Your answer should repeat every line of the records below in which the word "title" appears.

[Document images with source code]

○ ○ ○ ○ ○ ○ ○

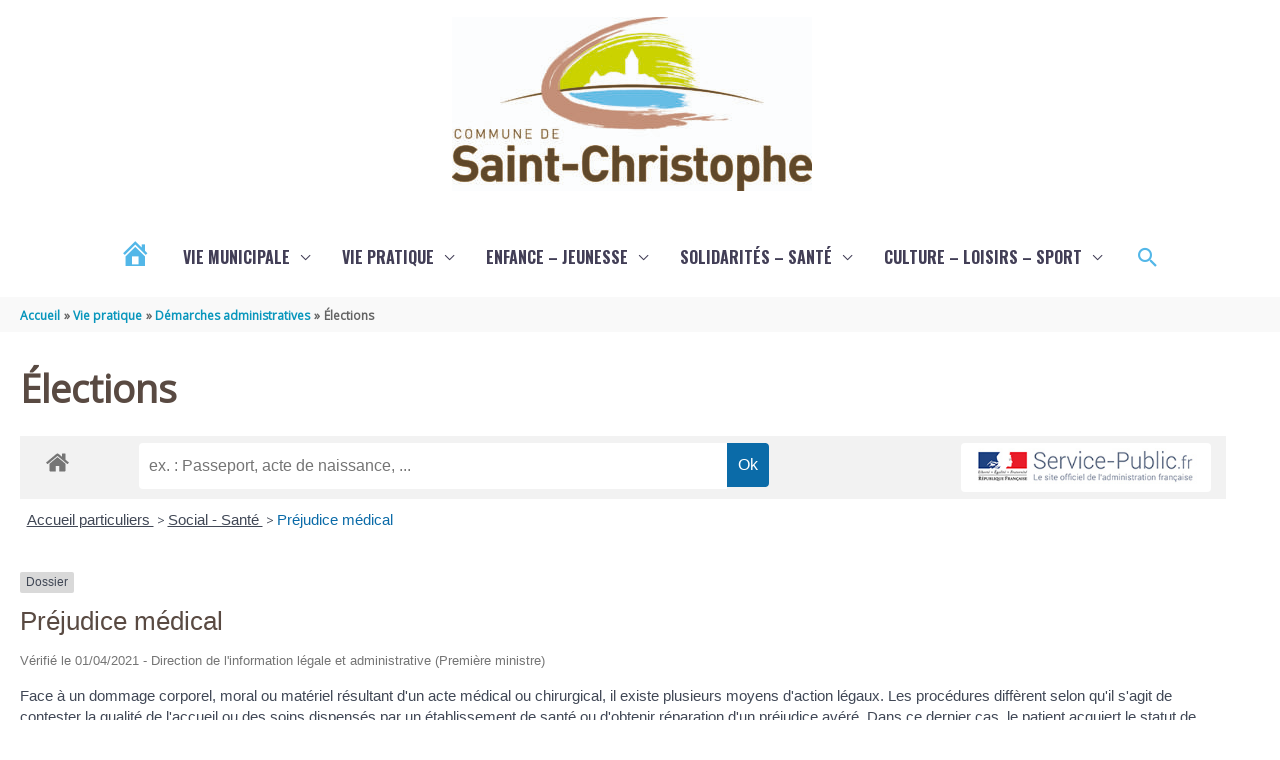

--- FILE ---
content_type: text/css
request_url: https://www.saint-christophe17.fr/wp-content/uploads/siteorigin-widgets/sow-features-default-3dcc8edd255e.css?ver=0ef4ba
body_size: 867
content:
.so-widget-sow-features-default-3dcc8edd255e .sow-features-list {
  display: flex;
  flex-wrap: wrap;
  gap: 25px 25px;
  list-style: none;
  margin: 0;
  padding: 0;
}
.so-widget-sow-features-default-3dcc8edd255e .sow-features-list .sow-features-feature {
  -ms-box-sizing: border-box;
  -moz-box-sizing: border-box;
  -webkit-box-sizing: border-box;
  box-sizing: border-box;
  margin: 0;
  position: relative;
}
@media (min-width: 780px) {
  .so-widget-sow-features-default-3dcc8edd255e .sow-features-list .sow-features-feature:nth-of-type(2n + 1) {
    padding-left: 0;
  }
  .so-widget-sow-features-default-3dcc8edd255e .sow-features-list .sow-features-feature:nth-of-type(2n) {
    padding-right: 0;
  }
}
.so-widget-sow-features-default-3dcc8edd255e .sow-features-list .sow-features-feature.sow-icon-container-position-top {
  text-align: center;
}
.so-widget-sow-features-default-3dcc8edd255e .sow-features-list .sow-features-feature.sow-icon-container-position-top .sow-icon-container {
  margin-bottom: 10px;
  margin: 0 auto 10px;
}
.so-widget-sow-features-default-3dcc8edd255e .sow-features-list .sow-features-feature.sow-icon-container-position-right {
  align-items: flex-start;
}
.so-widget-sow-features-default-3dcc8edd255e .sow-features-list .sow-features-feature.sow-icon-container-position-right .sow-icon-container {
  margin-right: 10px;
}
.so-widget-sow-features-default-3dcc8edd255e .sow-features-list .sow-features-feature.sow-icon-container-position-left {
  align-items: flex-start;
}
.so-widget-sow-features-default-3dcc8edd255e .sow-features-list .sow-features-feature.sow-icon-container-position-left .sow-icon-container {
  margin-left: 10px;
}
.so-widget-sow-features-default-3dcc8edd255e .sow-features-list .sow-features-feature.sow-icon-container-position-bottom {
  align-items: center;
  text-align: center;
}
.so-widget-sow-features-default-3dcc8edd255e .sow-features-list .sow-features-feature.sow-icon-container-position-bottom .sow-icon-container {
  margin-top: 10px;
}
.so-widget-sow-features-default-3dcc8edd255e .sow-features-list .sow-features-feature .sow-features-feature-right-left-container {
  display: flex;
  flex-direction: inherit;
  width: 100%;
  align-items: center;
}
.so-widget-sow-features-default-3dcc8edd255e .sow-features-list .sow-features-feature .sow-features-feature-right-left-container .textwidget {
  width: 100%;
}
.so-widget-sow-features-default-3dcc8edd255e .sow-features-list .sow-features-feature .sow-icon-container {
  font-size: 84px;
  height: 84px;
  text-decoration: none;
  width: 84px;
  flex: 0 0 84px;
}
.so-widget-sow-features-default-3dcc8edd255e .sow-features-list .sow-features-feature .sow-icon-container:not(.sow-container-none) [class^="sow-icon-"],
.so-widget-sow-features-default-3dcc8edd255e .sow-features-list .sow-features-feature .sow-icon-container .sow-icon-image {
  align-items: center;
  color: #fff;
  display: flex;
  height: 84px;
  justify-content: center;
  position: absolute;
  text-decoration: none;
  top: 0;
  width: 84px;
  background-size: contain;
  background-position: center;
  background-repeat: no-repeat;
}
.so-widget-sow-features-default-3dcc8edd255e .sow-features-list .sow-features-feature h5 {
  margin: 1em 0;
}
.so-widget-sow-features-default-3dcc8edd255e .sow-features-list .sow-features-feature h5 a {
  color: inherit;
  text-decoration: none;
}
.so-widget-sow-features-default-3dcc8edd255e .sow-features-list .sow-features-feature h5 a:hover {
  text-decoration: underline;
}
.so-widget-sow-features-default-3dcc8edd255e .sow-features-list .sow-features-feature p.sow-more-text a {
  color: inherit;
  font-weight: 500;
  text-decoration: none;
}
.so-widget-sow-features-default-3dcc8edd255e .sow-features-list .sow-features-feature p.sow-more-text a:hover {
  text-decoration: underline;
}
.so-widget-sow-features-default-3dcc8edd255e .sow-features-list .sow-features-feature p:last-child {
  margin-bottom: 0;
}
.so-widget-sow-features-default-3dcc8edd255e .sow-features-list .sow-features-feature .sow-features-feature-title {
  font-family: Oswald;
  font-weight: 700;
  color: #423e56;
  font-size: 18px;
  
}
.so-widget-sow-features-default-3dcc8edd255e .sow-features-list .sow-features-feature p.sow-more-text a {
  color: inherit;
  font-weight: 500;
  text-decoration: none;
}
.so-widget-sow-features-default-3dcc8edd255e .sow-features-list .sow-features-feature p.sow-more-text a:hover {
  text-decoration: underline;
}
@media (max-width: 780px) {
  .so-widget-sow-features-default-3dcc8edd255e .sow-features-list {
    gap: 25px;
  }
  .so-widget-sow-features-default-3dcc8edd255e .sow-features-list.sow-features-responsive .sow-features-feature {
    flex-direction: row !important;
    justify-content: center;
  }
  .so-widget-sow-features-default-3dcc8edd255e .sow-features-list.sow-features-responsive .sow-icon-container-position-top,
  .so-widget-sow-features-default-3dcc8edd255e .sow-features-list.sow-features-responsive .sow-icon-container-position-right,
  .so-widget-sow-features-default-3dcc8edd255e .sow-features-list.sow-features-responsive .sow-icon-container-position-left {
    flex-direction: column !important;
  }
  .so-widget-sow-features-default-3dcc8edd255e .sow-features-list.sow-features-responsive .sow-icon-container-position-bottom {
    flex-direction: column-reverse !important;
  }
  .so-widget-sow-features-default-3dcc8edd255e .sow-features-list.sow-features-responsive .sow-features-feature {
    width: 100% !important;
  }
  .so-widget-sow-features-default-3dcc8edd255e .sow-features-list.sow-features-responsive .sow-features-feature-content,
  .so-widget-sow-features-default-3dcc8edd255e .sow-features-list.sow-features-responsive .sow-features-feature-title,
  .so-widget-sow-features-default-3dcc8edd255e .sow-features-list.sow-features-responsive .sow-more-text {
    text-align: center;
  }
  .so-widget-sow-features-default-3dcc8edd255e .sow-features-list.sow-features-responsive .sow-icon-container-position-left .sow-icon-container,
  .so-widget-sow-features-default-3dcc8edd255e .sow-features-list.sow-features-responsive .sow-icon-container-position-right .sow-icon-container {
    display: flex;
    justify-content: center;
    width: 100%;
  }
  .so-widget-sow-features-default-3dcc8edd255e .sow-features-list.sow-features-responsive .sow-icon-container-position-left .sow-icon-container {
    margin-left: 0;
  }
  .so-widget-sow-features-default-3dcc8edd255e .sow-features-list.sow-features-responsive .sow-icon-container-position-right .sow-icon-container {
    margin-right: 0;
  }
}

○ ○ ○ ○ ○ ○ ○

[TASK OUTPUT]
.so-widget-sow-features-default-3dcc8edd255e .sow-features-list .sow-features-feature .sow-features-feature-title {
  .so-widget-sow-features-default-3dcc8edd255e .sow-features-list.sow-features-responsive .sow-features-feature-title,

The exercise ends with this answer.